Most of these Services were under the superintendence of workmen or former subordinate employés, and were all carried on with a fourth part of their ordinary numerical strength. The director of the postal department, Theisz, a chaser, found the Service quite disorganised, the divisionary bureaux closed, the stamps hidden away or carried off, the material, seals, the carts, &c., taken away, and the coffers empty. Placards posted up in the hall and courts ordered the employés to proceed to Versailles on pain of dismissal, but Theisz acted with promptitude and energy. When the subordinate employés who had not been forewarned came as usual to organise the mail service, he addressed them, discussed with them, and had the doors shut. Little by little they gave way. Some functionaries who were Socialists also lent their help, and the direction of the various services was intrusted to the head-clerks. The divisionary bureaux were opened, and in forty-eight hours the collection and distribution of letters for Paris reorganised. As to the letters destined for the provinces, clever agents threw them into the offices of St. Denis and ten miles round, while for the introduction of letters into Paris every latitude was given to private initiative.

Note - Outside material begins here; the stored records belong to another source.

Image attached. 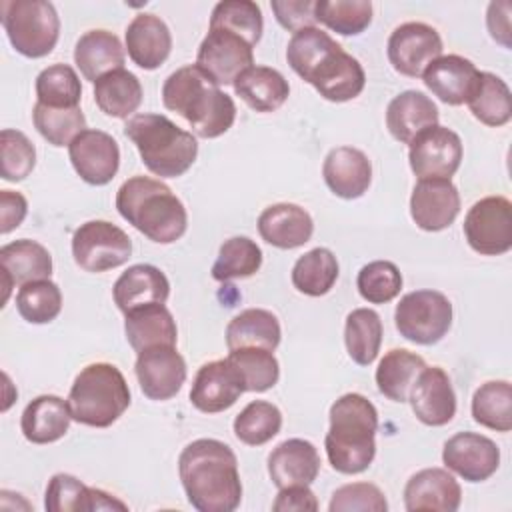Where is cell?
I'll return each mask as SVG.
<instances>
[{
  "mask_svg": "<svg viewBox=\"0 0 512 512\" xmlns=\"http://www.w3.org/2000/svg\"><path fill=\"white\" fill-rule=\"evenodd\" d=\"M32 122L40 136L52 146H70V142L86 130V116L76 108H50L40 102L32 108Z\"/></svg>",
  "mask_w": 512,
  "mask_h": 512,
  "instance_id": "obj_48",
  "label": "cell"
},
{
  "mask_svg": "<svg viewBox=\"0 0 512 512\" xmlns=\"http://www.w3.org/2000/svg\"><path fill=\"white\" fill-rule=\"evenodd\" d=\"M438 108L420 90H404L386 108V128L394 140L410 144L422 130L438 124Z\"/></svg>",
  "mask_w": 512,
  "mask_h": 512,
  "instance_id": "obj_30",
  "label": "cell"
},
{
  "mask_svg": "<svg viewBox=\"0 0 512 512\" xmlns=\"http://www.w3.org/2000/svg\"><path fill=\"white\" fill-rule=\"evenodd\" d=\"M280 338L282 330L278 318L264 308H246L226 326L228 350L256 346L274 352L280 344Z\"/></svg>",
  "mask_w": 512,
  "mask_h": 512,
  "instance_id": "obj_36",
  "label": "cell"
},
{
  "mask_svg": "<svg viewBox=\"0 0 512 512\" xmlns=\"http://www.w3.org/2000/svg\"><path fill=\"white\" fill-rule=\"evenodd\" d=\"M344 344L348 356L358 366H370L382 344V320L372 308H354L346 316Z\"/></svg>",
  "mask_w": 512,
  "mask_h": 512,
  "instance_id": "obj_39",
  "label": "cell"
},
{
  "mask_svg": "<svg viewBox=\"0 0 512 512\" xmlns=\"http://www.w3.org/2000/svg\"><path fill=\"white\" fill-rule=\"evenodd\" d=\"M68 156L76 174L92 186L108 184L120 168L118 142L104 130L86 128L68 146Z\"/></svg>",
  "mask_w": 512,
  "mask_h": 512,
  "instance_id": "obj_15",
  "label": "cell"
},
{
  "mask_svg": "<svg viewBox=\"0 0 512 512\" xmlns=\"http://www.w3.org/2000/svg\"><path fill=\"white\" fill-rule=\"evenodd\" d=\"M408 146V162L418 180L452 178L464 154L460 136L440 124L422 130Z\"/></svg>",
  "mask_w": 512,
  "mask_h": 512,
  "instance_id": "obj_12",
  "label": "cell"
},
{
  "mask_svg": "<svg viewBox=\"0 0 512 512\" xmlns=\"http://www.w3.org/2000/svg\"><path fill=\"white\" fill-rule=\"evenodd\" d=\"M472 418L490 430H512V386L508 380H490L472 396Z\"/></svg>",
  "mask_w": 512,
  "mask_h": 512,
  "instance_id": "obj_40",
  "label": "cell"
},
{
  "mask_svg": "<svg viewBox=\"0 0 512 512\" xmlns=\"http://www.w3.org/2000/svg\"><path fill=\"white\" fill-rule=\"evenodd\" d=\"M272 510L276 512H316L318 500L308 486H286L280 488L276 500L272 502Z\"/></svg>",
  "mask_w": 512,
  "mask_h": 512,
  "instance_id": "obj_55",
  "label": "cell"
},
{
  "mask_svg": "<svg viewBox=\"0 0 512 512\" xmlns=\"http://www.w3.org/2000/svg\"><path fill=\"white\" fill-rule=\"evenodd\" d=\"M142 84L126 68L112 70L94 82V102L110 118H128L142 104Z\"/></svg>",
  "mask_w": 512,
  "mask_h": 512,
  "instance_id": "obj_35",
  "label": "cell"
},
{
  "mask_svg": "<svg viewBox=\"0 0 512 512\" xmlns=\"http://www.w3.org/2000/svg\"><path fill=\"white\" fill-rule=\"evenodd\" d=\"M328 416L324 448L330 466L340 474L364 472L376 456L378 412L374 404L358 392H348L330 406Z\"/></svg>",
  "mask_w": 512,
  "mask_h": 512,
  "instance_id": "obj_4",
  "label": "cell"
},
{
  "mask_svg": "<svg viewBox=\"0 0 512 512\" xmlns=\"http://www.w3.org/2000/svg\"><path fill=\"white\" fill-rule=\"evenodd\" d=\"M408 400L414 416L426 426H444L456 414V394L440 366H424L420 370Z\"/></svg>",
  "mask_w": 512,
  "mask_h": 512,
  "instance_id": "obj_20",
  "label": "cell"
},
{
  "mask_svg": "<svg viewBox=\"0 0 512 512\" xmlns=\"http://www.w3.org/2000/svg\"><path fill=\"white\" fill-rule=\"evenodd\" d=\"M118 214L156 244L180 240L188 228L182 200L164 182L150 176H132L116 192Z\"/></svg>",
  "mask_w": 512,
  "mask_h": 512,
  "instance_id": "obj_3",
  "label": "cell"
},
{
  "mask_svg": "<svg viewBox=\"0 0 512 512\" xmlns=\"http://www.w3.org/2000/svg\"><path fill=\"white\" fill-rule=\"evenodd\" d=\"M36 102L50 108H76L82 98V84L68 64H52L36 76Z\"/></svg>",
  "mask_w": 512,
  "mask_h": 512,
  "instance_id": "obj_46",
  "label": "cell"
},
{
  "mask_svg": "<svg viewBox=\"0 0 512 512\" xmlns=\"http://www.w3.org/2000/svg\"><path fill=\"white\" fill-rule=\"evenodd\" d=\"M124 316V334L134 352L154 346H176V320L164 304H146L126 312Z\"/></svg>",
  "mask_w": 512,
  "mask_h": 512,
  "instance_id": "obj_31",
  "label": "cell"
},
{
  "mask_svg": "<svg viewBox=\"0 0 512 512\" xmlns=\"http://www.w3.org/2000/svg\"><path fill=\"white\" fill-rule=\"evenodd\" d=\"M394 324L400 336L414 344H436L452 326V302L438 290L408 292L396 304Z\"/></svg>",
  "mask_w": 512,
  "mask_h": 512,
  "instance_id": "obj_8",
  "label": "cell"
},
{
  "mask_svg": "<svg viewBox=\"0 0 512 512\" xmlns=\"http://www.w3.org/2000/svg\"><path fill=\"white\" fill-rule=\"evenodd\" d=\"M460 502L462 488L444 468H424L412 474L404 486V506L408 512H456Z\"/></svg>",
  "mask_w": 512,
  "mask_h": 512,
  "instance_id": "obj_21",
  "label": "cell"
},
{
  "mask_svg": "<svg viewBox=\"0 0 512 512\" xmlns=\"http://www.w3.org/2000/svg\"><path fill=\"white\" fill-rule=\"evenodd\" d=\"M442 48L438 30L424 22H404L396 26L386 44L392 68L408 78L422 76L428 64L442 56Z\"/></svg>",
  "mask_w": 512,
  "mask_h": 512,
  "instance_id": "obj_13",
  "label": "cell"
},
{
  "mask_svg": "<svg viewBox=\"0 0 512 512\" xmlns=\"http://www.w3.org/2000/svg\"><path fill=\"white\" fill-rule=\"evenodd\" d=\"M342 48L328 32L312 26V28H302L292 34L288 48H286V60L290 68L304 80L308 82L310 74L316 70V66Z\"/></svg>",
  "mask_w": 512,
  "mask_h": 512,
  "instance_id": "obj_42",
  "label": "cell"
},
{
  "mask_svg": "<svg viewBox=\"0 0 512 512\" xmlns=\"http://www.w3.org/2000/svg\"><path fill=\"white\" fill-rule=\"evenodd\" d=\"M314 4L316 0H272L270 8L282 28L298 32L316 26Z\"/></svg>",
  "mask_w": 512,
  "mask_h": 512,
  "instance_id": "obj_54",
  "label": "cell"
},
{
  "mask_svg": "<svg viewBox=\"0 0 512 512\" xmlns=\"http://www.w3.org/2000/svg\"><path fill=\"white\" fill-rule=\"evenodd\" d=\"M234 436L246 446H262L270 442L282 428V412L266 400H252L234 418Z\"/></svg>",
  "mask_w": 512,
  "mask_h": 512,
  "instance_id": "obj_44",
  "label": "cell"
},
{
  "mask_svg": "<svg viewBox=\"0 0 512 512\" xmlns=\"http://www.w3.org/2000/svg\"><path fill=\"white\" fill-rule=\"evenodd\" d=\"M168 296L170 282L166 274L152 264L130 266L112 286V298L124 314L146 304H166Z\"/></svg>",
  "mask_w": 512,
  "mask_h": 512,
  "instance_id": "obj_28",
  "label": "cell"
},
{
  "mask_svg": "<svg viewBox=\"0 0 512 512\" xmlns=\"http://www.w3.org/2000/svg\"><path fill=\"white\" fill-rule=\"evenodd\" d=\"M322 176L330 192L344 200L364 196L372 182V164L368 156L352 146L332 148L322 164Z\"/></svg>",
  "mask_w": 512,
  "mask_h": 512,
  "instance_id": "obj_25",
  "label": "cell"
},
{
  "mask_svg": "<svg viewBox=\"0 0 512 512\" xmlns=\"http://www.w3.org/2000/svg\"><path fill=\"white\" fill-rule=\"evenodd\" d=\"M262 266V250L248 236H234L224 240L218 258L212 266V278L218 282L250 278Z\"/></svg>",
  "mask_w": 512,
  "mask_h": 512,
  "instance_id": "obj_43",
  "label": "cell"
},
{
  "mask_svg": "<svg viewBox=\"0 0 512 512\" xmlns=\"http://www.w3.org/2000/svg\"><path fill=\"white\" fill-rule=\"evenodd\" d=\"M316 22H322L336 34L356 36L362 34L372 22L370 0H316Z\"/></svg>",
  "mask_w": 512,
  "mask_h": 512,
  "instance_id": "obj_45",
  "label": "cell"
},
{
  "mask_svg": "<svg viewBox=\"0 0 512 512\" xmlns=\"http://www.w3.org/2000/svg\"><path fill=\"white\" fill-rule=\"evenodd\" d=\"M442 462L466 482H484L500 466V448L484 434L458 432L444 442Z\"/></svg>",
  "mask_w": 512,
  "mask_h": 512,
  "instance_id": "obj_16",
  "label": "cell"
},
{
  "mask_svg": "<svg viewBox=\"0 0 512 512\" xmlns=\"http://www.w3.org/2000/svg\"><path fill=\"white\" fill-rule=\"evenodd\" d=\"M308 84H312L316 92L330 102H348L364 90L366 74L352 54L338 48L316 66Z\"/></svg>",
  "mask_w": 512,
  "mask_h": 512,
  "instance_id": "obj_23",
  "label": "cell"
},
{
  "mask_svg": "<svg viewBox=\"0 0 512 512\" xmlns=\"http://www.w3.org/2000/svg\"><path fill=\"white\" fill-rule=\"evenodd\" d=\"M244 392L246 386L236 366L228 358L212 360L198 368L190 390V402L204 414H216L234 406Z\"/></svg>",
  "mask_w": 512,
  "mask_h": 512,
  "instance_id": "obj_17",
  "label": "cell"
},
{
  "mask_svg": "<svg viewBox=\"0 0 512 512\" xmlns=\"http://www.w3.org/2000/svg\"><path fill=\"white\" fill-rule=\"evenodd\" d=\"M240 372L246 392H266L280 378V364L272 350L266 348H236L226 356Z\"/></svg>",
  "mask_w": 512,
  "mask_h": 512,
  "instance_id": "obj_49",
  "label": "cell"
},
{
  "mask_svg": "<svg viewBox=\"0 0 512 512\" xmlns=\"http://www.w3.org/2000/svg\"><path fill=\"white\" fill-rule=\"evenodd\" d=\"M18 314L30 324H48L62 310V292L50 278L22 284L16 294Z\"/></svg>",
  "mask_w": 512,
  "mask_h": 512,
  "instance_id": "obj_50",
  "label": "cell"
},
{
  "mask_svg": "<svg viewBox=\"0 0 512 512\" xmlns=\"http://www.w3.org/2000/svg\"><path fill=\"white\" fill-rule=\"evenodd\" d=\"M318 472L320 454L316 446L304 438H288L268 456V474L278 490L298 484L310 486Z\"/></svg>",
  "mask_w": 512,
  "mask_h": 512,
  "instance_id": "obj_26",
  "label": "cell"
},
{
  "mask_svg": "<svg viewBox=\"0 0 512 512\" xmlns=\"http://www.w3.org/2000/svg\"><path fill=\"white\" fill-rule=\"evenodd\" d=\"M36 166V148L30 138L12 128L0 132V176L6 182H20Z\"/></svg>",
  "mask_w": 512,
  "mask_h": 512,
  "instance_id": "obj_52",
  "label": "cell"
},
{
  "mask_svg": "<svg viewBox=\"0 0 512 512\" xmlns=\"http://www.w3.org/2000/svg\"><path fill=\"white\" fill-rule=\"evenodd\" d=\"M254 46L238 34L224 28H208L198 46L196 66L218 86L234 84V80L254 66Z\"/></svg>",
  "mask_w": 512,
  "mask_h": 512,
  "instance_id": "obj_11",
  "label": "cell"
},
{
  "mask_svg": "<svg viewBox=\"0 0 512 512\" xmlns=\"http://www.w3.org/2000/svg\"><path fill=\"white\" fill-rule=\"evenodd\" d=\"M330 512H386L388 502L384 492L370 482H352L334 490Z\"/></svg>",
  "mask_w": 512,
  "mask_h": 512,
  "instance_id": "obj_53",
  "label": "cell"
},
{
  "mask_svg": "<svg viewBox=\"0 0 512 512\" xmlns=\"http://www.w3.org/2000/svg\"><path fill=\"white\" fill-rule=\"evenodd\" d=\"M234 92L256 112H274L290 96L288 80L270 66H250L234 80Z\"/></svg>",
  "mask_w": 512,
  "mask_h": 512,
  "instance_id": "obj_34",
  "label": "cell"
},
{
  "mask_svg": "<svg viewBox=\"0 0 512 512\" xmlns=\"http://www.w3.org/2000/svg\"><path fill=\"white\" fill-rule=\"evenodd\" d=\"M210 28H224L240 38H244L250 46H256L262 38L264 20L262 10L252 0H224L218 2L210 16Z\"/></svg>",
  "mask_w": 512,
  "mask_h": 512,
  "instance_id": "obj_47",
  "label": "cell"
},
{
  "mask_svg": "<svg viewBox=\"0 0 512 512\" xmlns=\"http://www.w3.org/2000/svg\"><path fill=\"white\" fill-rule=\"evenodd\" d=\"M426 88L444 104H468L480 84V70L460 54H442L422 74Z\"/></svg>",
  "mask_w": 512,
  "mask_h": 512,
  "instance_id": "obj_19",
  "label": "cell"
},
{
  "mask_svg": "<svg viewBox=\"0 0 512 512\" xmlns=\"http://www.w3.org/2000/svg\"><path fill=\"white\" fill-rule=\"evenodd\" d=\"M48 512H96V510H126L128 504L116 496L86 486L72 474L58 472L50 478L44 496Z\"/></svg>",
  "mask_w": 512,
  "mask_h": 512,
  "instance_id": "obj_24",
  "label": "cell"
},
{
  "mask_svg": "<svg viewBox=\"0 0 512 512\" xmlns=\"http://www.w3.org/2000/svg\"><path fill=\"white\" fill-rule=\"evenodd\" d=\"M162 102L166 110L182 116L198 138H218L236 120L232 96L214 84L196 64L182 66L164 80Z\"/></svg>",
  "mask_w": 512,
  "mask_h": 512,
  "instance_id": "obj_2",
  "label": "cell"
},
{
  "mask_svg": "<svg viewBox=\"0 0 512 512\" xmlns=\"http://www.w3.org/2000/svg\"><path fill=\"white\" fill-rule=\"evenodd\" d=\"M72 420L92 428L112 426L130 406V388L124 374L108 362L84 366L68 394Z\"/></svg>",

A superior council was instituted, which raised the wages of postmen, sorters, porters, caretakers of the bureaux, shortened the time of service as supernumeraries, and decided that the ability of the employés should be tested for the future by means of tests and examinations.[132]

The Mint, directed by Camélinat, a bronze-mounter, one of the most active members of the International, manufactured the postage stamps. At the Mint, as at the general post-office, the Versaillese director and principal employés had first parleyed, then made off. Camélinat, supported by some friends, bravely took this place, had the works continued, and every one contributing his professional experience, improvements in the machinery as well as new methods were introduced. The bank, which concealed its bullion, was obliged to furnish about 110,000 francs' worth, immediately coined into five-franc pieces. A new coin-plate was engraved, and was about to be put into use, when the Versaillese entered Paris.

The department of Public Assistance also depended on that of the Finances. A man of the greatest merit, Treilhard, an old exile of 1851, reorganised this administration, which he found entirely out of order. Some doctors and agents of the service had abandoned the hospitals; the director and the steward of the Petits-Ménages at Issy had fled, thus reducing many of their pensioners to go out begging. Some employés forced our wounded to wait before the doors of the hospital, while the sisters of mercy tried to make them blush for their glorious wounds; but Treilhard soon put all in order, and, for the second time since 1792, the sick and the infirm found friends in their guardians and blessed the Commune. This kind-hearted and intellectual man, who was assassinated by a Versaillese officer on the 24th May at the Panthéon, has left a very elaborate report on the suppression of bureaux of charity, which chain the poor to the Government and to the clergy. He proposed having them replaced by a bureau of assistance in each arrondissement, under the direction of a communal committee.